▸ **QUOTED PASSAGE**:
<<<<

Hanuman Junction is a 2001 Indian Telugu-language action comedy film directed by M. Raja. It stars Arjun, Jagapathi Babu, Venu Thottempudi, Laya, Sneha and Vijayalakshmi with music composed by Suresh Peters. It is produced by M. V. Lakshmi under the M. L. Movie Arts banner of Editor Mohan. The film, notably Raja's directorial debut, is a remake of the 2000 Malayalam film Thenkasipattanam, directed by Rafi Mecartin. Released on 21 December 2001, the film was a successful venture.

Plot
The film begins with Krishna and Dasu the besties and the notorious goons of the Hanuman Junction who holds KD & Co company. They always have enmity with a vicious opponent Devudayya. Meenakshi daughter of Devudayya loves Krishna from childhood but he does not reciprocate it because he knows that Dasu won’t accept it. Meanwhile, Sathru a young guy appointed as manager in KD & Co is regularly struck by them because of his stupidity. Later, it is revealed that Dasu has a sister Devi an educated girl whom Krishna too endears as his own. Sathru is in love with Devi which she jilted. Thus, he joined in their company to win the hearts of Devi and her brothers. As KD & Co keeps hostage a music troupe for which Sangeeta the main singer is expelled from her house, KD shelters her.

>>>>

▸ **PROVIDED DATA**:
<<<<

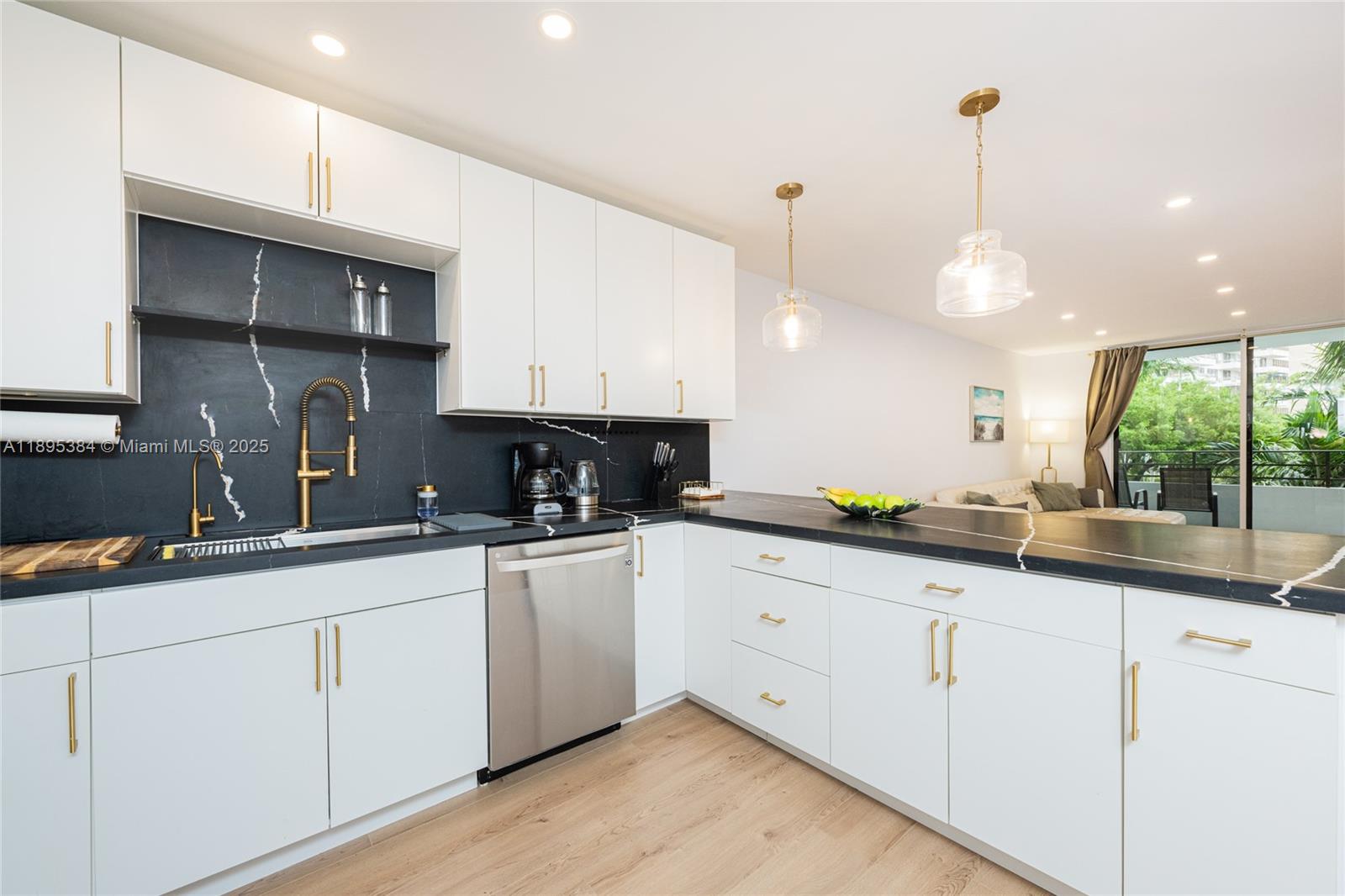 A modern kitchen features white cabinets, black marble countertops, and gold hardware — 600 Three Islands Blvd # 214, Hallandale Beach FL 33009, HALLANDALE BEACH, FL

>>>>

▸ **PROBLEM DESCRIPTION**: Copy everything from "Hanuman Junction is" down to "a successful venture." in the Hanuman Junction article, substituting "commercial success" for "successful venture". The data above was drawn from a different source than the article.

▸ **YOUR SOLUTION**:
Hanuman Junction is a 2001 Indian Telugu-language action comedy film directed by M. Raja. It stars Arjun, Jagapathi Babu, Venu Thottempudi, Laya, Sneha and Vijayalakshmi with music composed by Suresh Peters. It is produced by M. V. Lakshmi under the M. L. Movie Arts banner of Editor Mohan. The film, notably Raja's directorial debut, is a remake of the 2000 Malayalam film Thenkasipattanam, directed by Rafi Mecartin. Released on 21 December 2001, the film was a commercial success.